Erewhile the grass had appeared dry and parched; a few solitary and
leafless trees had been scattered up and down; there was no gaiety of
colours to relieve the eye; and not one drop of water to give freshness
to the prospect. But with the operations of magic Rodogune had delighted
to supersede the parsimony of nature. She caused the tree and the shrub
to spring forth in the richest abundance; the sturdiness of whose
trunks, or the deepness of their verdure, cheated the eye with the
semblance of the ripening hand of time. She sprinkled the turf, short,
fine, and vivid, with flowers both native and exotic. She called forth a
thousand fountains to enrich the scene.
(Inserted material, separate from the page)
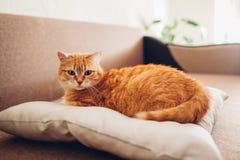 Röd katt som hemma ligger på kudden på soffan royaltyfri bild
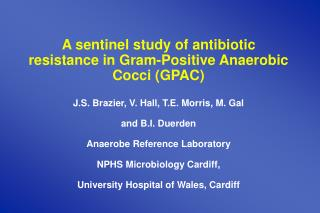 A sentinel study of antibiotic resistance in Gram-Positive Anaerobic Cocci GPAC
Sometimes they crept beneath the
turf in almost imperceptible threads; sometimes they ran beside the
alleys, or crossed them in sportive wantonness; and sometimes you might
see them in broader and more limpid currents rolling over a smooth and
spotted bed. Now they rose from the soil in foamy violence, and fell
upon the chalk and pebbly ground beneath; and anon they formed
themselves into the deeper bason [sic], whose calm and even surface
reflected back the reeds and shrubs that were planted round. There was
nothing strait and nothing level; the rule and the line had never
entered the delicious spot; the irregularities of the soil, and the
fantastic, gradual windings of the alleys, were calculated to give
length to the passage, and immensity to the scene.